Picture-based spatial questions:
----

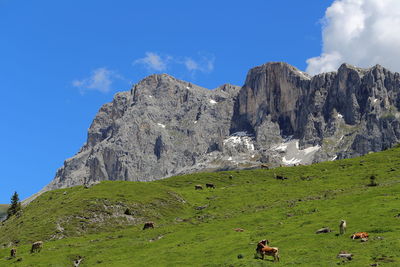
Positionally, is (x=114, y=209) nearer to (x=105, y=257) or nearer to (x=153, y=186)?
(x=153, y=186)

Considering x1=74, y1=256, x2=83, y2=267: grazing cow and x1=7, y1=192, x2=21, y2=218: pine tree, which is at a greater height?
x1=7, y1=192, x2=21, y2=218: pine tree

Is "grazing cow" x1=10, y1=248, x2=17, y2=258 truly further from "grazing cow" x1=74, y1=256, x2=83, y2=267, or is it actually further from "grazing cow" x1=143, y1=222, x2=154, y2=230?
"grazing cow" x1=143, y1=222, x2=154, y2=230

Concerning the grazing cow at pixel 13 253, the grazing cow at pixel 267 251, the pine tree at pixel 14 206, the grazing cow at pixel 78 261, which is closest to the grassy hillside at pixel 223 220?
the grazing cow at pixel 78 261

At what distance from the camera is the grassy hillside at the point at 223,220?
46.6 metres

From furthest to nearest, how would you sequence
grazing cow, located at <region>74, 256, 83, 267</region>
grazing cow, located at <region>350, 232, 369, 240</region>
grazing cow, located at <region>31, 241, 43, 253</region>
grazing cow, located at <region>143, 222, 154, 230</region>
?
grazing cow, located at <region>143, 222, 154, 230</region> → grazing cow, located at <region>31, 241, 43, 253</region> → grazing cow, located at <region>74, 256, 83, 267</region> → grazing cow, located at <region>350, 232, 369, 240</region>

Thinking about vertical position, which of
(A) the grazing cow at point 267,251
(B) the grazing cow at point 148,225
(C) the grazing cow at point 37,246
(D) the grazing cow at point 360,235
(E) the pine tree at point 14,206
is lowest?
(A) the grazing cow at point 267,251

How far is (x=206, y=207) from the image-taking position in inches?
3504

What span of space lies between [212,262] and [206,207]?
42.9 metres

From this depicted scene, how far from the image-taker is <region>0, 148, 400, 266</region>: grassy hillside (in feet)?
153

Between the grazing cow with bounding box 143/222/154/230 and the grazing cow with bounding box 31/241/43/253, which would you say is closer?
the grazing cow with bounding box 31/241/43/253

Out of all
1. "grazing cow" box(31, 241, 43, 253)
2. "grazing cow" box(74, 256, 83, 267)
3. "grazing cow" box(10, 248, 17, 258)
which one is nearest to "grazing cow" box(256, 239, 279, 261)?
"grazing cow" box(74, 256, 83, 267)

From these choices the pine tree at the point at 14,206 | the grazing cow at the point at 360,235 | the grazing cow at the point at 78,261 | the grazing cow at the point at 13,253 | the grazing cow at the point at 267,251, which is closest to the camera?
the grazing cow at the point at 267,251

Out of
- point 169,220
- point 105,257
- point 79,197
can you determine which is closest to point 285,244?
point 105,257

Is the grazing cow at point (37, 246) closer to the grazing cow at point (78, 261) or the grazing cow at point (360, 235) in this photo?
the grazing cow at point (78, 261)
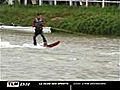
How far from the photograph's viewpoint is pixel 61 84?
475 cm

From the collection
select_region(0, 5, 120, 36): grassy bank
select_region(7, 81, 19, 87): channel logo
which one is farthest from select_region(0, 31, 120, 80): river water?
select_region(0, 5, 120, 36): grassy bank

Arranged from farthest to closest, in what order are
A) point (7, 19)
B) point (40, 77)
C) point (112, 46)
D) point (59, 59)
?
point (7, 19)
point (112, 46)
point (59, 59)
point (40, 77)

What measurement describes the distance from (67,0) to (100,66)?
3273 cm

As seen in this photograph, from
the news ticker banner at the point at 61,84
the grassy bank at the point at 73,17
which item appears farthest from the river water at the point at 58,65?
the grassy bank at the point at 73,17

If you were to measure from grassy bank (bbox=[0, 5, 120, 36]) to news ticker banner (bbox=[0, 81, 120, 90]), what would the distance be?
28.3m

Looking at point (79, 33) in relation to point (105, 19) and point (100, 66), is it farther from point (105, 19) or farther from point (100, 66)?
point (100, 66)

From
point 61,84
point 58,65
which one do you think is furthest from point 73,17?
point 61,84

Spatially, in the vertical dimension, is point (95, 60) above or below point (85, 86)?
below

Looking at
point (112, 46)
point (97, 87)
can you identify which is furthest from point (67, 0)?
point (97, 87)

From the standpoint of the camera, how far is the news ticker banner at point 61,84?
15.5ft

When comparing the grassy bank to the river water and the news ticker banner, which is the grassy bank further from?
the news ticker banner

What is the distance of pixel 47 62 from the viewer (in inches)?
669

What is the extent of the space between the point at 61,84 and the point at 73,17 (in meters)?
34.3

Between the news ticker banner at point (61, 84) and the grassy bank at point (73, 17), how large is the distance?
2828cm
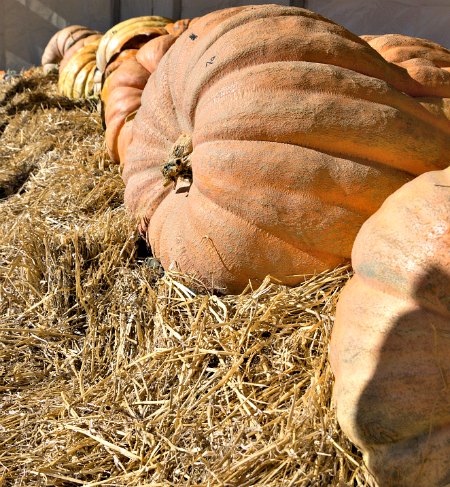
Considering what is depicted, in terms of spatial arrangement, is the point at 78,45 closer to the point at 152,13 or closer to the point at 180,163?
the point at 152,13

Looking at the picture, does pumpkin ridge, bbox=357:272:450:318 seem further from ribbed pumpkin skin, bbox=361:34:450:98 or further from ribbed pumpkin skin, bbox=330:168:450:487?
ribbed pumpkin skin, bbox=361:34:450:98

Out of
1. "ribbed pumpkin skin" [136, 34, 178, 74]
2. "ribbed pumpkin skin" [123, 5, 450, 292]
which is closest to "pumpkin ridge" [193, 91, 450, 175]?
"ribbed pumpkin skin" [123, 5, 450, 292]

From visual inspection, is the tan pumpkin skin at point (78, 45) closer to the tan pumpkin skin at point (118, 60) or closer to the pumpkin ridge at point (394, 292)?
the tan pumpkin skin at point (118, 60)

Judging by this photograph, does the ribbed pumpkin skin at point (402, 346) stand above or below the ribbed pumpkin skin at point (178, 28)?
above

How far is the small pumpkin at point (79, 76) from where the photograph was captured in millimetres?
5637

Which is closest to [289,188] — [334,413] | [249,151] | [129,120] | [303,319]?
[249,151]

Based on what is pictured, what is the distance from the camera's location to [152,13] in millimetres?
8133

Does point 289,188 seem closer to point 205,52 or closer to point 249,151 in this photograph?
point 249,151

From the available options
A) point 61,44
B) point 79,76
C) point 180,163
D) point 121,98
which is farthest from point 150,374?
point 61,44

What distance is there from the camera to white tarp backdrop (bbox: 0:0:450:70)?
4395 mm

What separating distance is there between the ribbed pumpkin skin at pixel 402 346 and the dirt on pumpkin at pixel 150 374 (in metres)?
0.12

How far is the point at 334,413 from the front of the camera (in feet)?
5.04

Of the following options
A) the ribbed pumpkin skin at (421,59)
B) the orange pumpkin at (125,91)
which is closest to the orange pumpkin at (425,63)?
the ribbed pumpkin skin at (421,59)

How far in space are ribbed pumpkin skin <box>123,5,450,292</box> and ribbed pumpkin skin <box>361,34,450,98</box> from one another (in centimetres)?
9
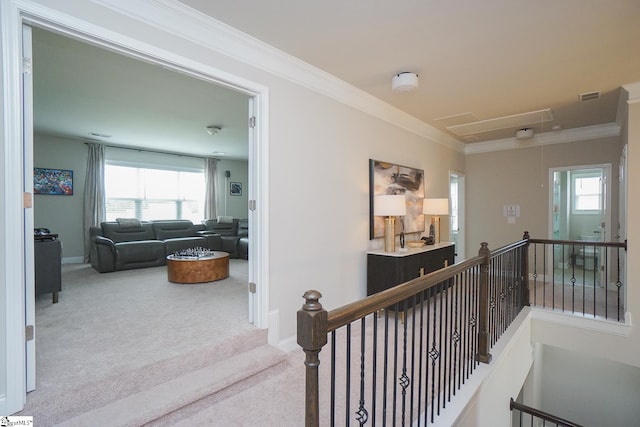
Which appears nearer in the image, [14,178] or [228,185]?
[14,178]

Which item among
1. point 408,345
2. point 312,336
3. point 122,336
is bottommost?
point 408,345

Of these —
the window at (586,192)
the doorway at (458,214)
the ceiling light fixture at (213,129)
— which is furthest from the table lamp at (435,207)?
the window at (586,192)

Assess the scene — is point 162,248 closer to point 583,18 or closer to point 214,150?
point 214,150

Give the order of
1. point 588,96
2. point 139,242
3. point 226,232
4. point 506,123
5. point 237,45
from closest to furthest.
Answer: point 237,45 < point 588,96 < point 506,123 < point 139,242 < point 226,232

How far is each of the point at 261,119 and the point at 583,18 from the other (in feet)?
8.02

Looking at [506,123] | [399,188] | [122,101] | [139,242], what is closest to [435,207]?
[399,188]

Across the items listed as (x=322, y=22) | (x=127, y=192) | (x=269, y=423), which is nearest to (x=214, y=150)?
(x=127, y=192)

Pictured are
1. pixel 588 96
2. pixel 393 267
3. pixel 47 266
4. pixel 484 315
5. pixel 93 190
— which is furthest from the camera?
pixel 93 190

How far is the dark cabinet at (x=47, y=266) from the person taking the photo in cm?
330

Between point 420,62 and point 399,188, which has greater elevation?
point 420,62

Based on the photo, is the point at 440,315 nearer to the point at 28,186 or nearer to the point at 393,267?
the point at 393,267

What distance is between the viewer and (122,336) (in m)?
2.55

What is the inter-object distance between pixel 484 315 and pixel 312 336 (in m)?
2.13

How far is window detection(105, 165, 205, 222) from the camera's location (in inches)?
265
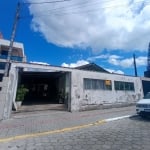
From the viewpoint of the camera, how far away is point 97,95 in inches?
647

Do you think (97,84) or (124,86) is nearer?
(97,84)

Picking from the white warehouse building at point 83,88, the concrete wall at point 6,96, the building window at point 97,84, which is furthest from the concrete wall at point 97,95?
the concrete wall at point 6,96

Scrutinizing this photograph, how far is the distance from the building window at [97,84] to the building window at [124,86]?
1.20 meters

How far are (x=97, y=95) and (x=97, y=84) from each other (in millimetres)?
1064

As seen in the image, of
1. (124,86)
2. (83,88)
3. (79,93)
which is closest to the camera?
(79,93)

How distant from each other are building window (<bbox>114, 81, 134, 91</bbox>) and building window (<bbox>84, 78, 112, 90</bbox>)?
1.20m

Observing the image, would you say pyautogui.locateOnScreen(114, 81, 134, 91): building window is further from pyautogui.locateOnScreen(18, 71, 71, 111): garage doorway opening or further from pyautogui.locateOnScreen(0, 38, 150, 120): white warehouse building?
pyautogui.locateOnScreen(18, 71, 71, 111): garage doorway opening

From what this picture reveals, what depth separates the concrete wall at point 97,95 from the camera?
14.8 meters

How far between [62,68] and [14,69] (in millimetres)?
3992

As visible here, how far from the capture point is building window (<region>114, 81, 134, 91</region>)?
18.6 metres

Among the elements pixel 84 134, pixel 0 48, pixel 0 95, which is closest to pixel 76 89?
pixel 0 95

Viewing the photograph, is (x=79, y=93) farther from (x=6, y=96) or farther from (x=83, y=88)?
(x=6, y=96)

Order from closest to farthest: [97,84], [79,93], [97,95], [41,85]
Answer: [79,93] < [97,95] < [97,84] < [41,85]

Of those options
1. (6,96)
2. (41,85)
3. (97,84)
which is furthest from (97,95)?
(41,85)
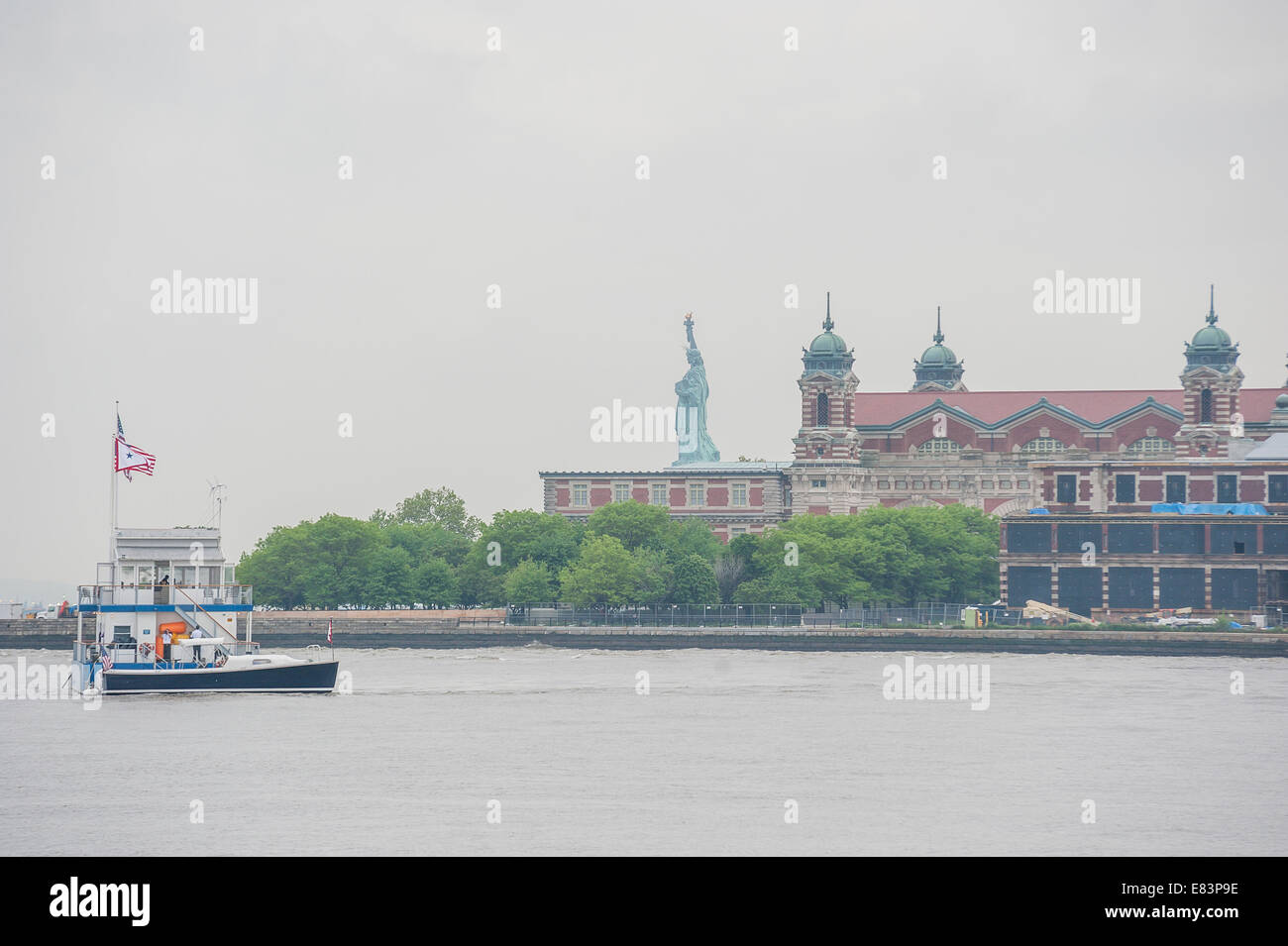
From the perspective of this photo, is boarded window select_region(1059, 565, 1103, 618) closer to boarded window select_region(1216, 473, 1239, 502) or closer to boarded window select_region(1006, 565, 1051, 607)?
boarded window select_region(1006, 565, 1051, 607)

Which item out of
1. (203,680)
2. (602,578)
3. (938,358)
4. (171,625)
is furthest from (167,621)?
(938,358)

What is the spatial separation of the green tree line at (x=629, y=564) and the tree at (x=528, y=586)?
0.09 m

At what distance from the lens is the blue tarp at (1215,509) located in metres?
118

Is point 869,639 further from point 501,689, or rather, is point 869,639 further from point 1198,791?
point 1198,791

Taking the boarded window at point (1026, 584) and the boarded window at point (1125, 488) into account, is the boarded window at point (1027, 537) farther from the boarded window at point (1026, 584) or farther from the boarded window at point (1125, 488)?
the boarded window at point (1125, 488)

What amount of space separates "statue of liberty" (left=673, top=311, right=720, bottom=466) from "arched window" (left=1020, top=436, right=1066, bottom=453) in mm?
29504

----

Problem description: Please arrange the entries from the beginning through the line containing "46.6 metres" as a JSON list of strings, one string per line. Skip blank lines and leave the pictures out.

Answer for the task:
[
  "Positionally, is (x=114, y=209) nearer to (x=105, y=257) or nearer to (x=153, y=186)?",
  "(x=153, y=186)",
  "Considering x1=74, y1=256, x2=83, y2=267: grazing cow and x1=7, y1=192, x2=21, y2=218: pine tree, which is at a greater height?",
  "x1=7, y1=192, x2=21, y2=218: pine tree",
  "Is \"grazing cow\" x1=10, y1=248, x2=17, y2=258 truly further from \"grazing cow\" x1=74, y1=256, x2=83, y2=267, or is it actually further from \"grazing cow\" x1=143, y1=222, x2=154, y2=230?",
  "\"grazing cow\" x1=143, y1=222, x2=154, y2=230",
  "Concerning the grazing cow at pixel 13 253, the grazing cow at pixel 267 251, the pine tree at pixel 14 206, the grazing cow at pixel 78 261, which is closest to the grassy hillside at pixel 223 220?",
  "the grazing cow at pixel 78 261",
  "At what distance from the camera is the grassy hillside at the point at 223,220?",
  "46.6 metres"
]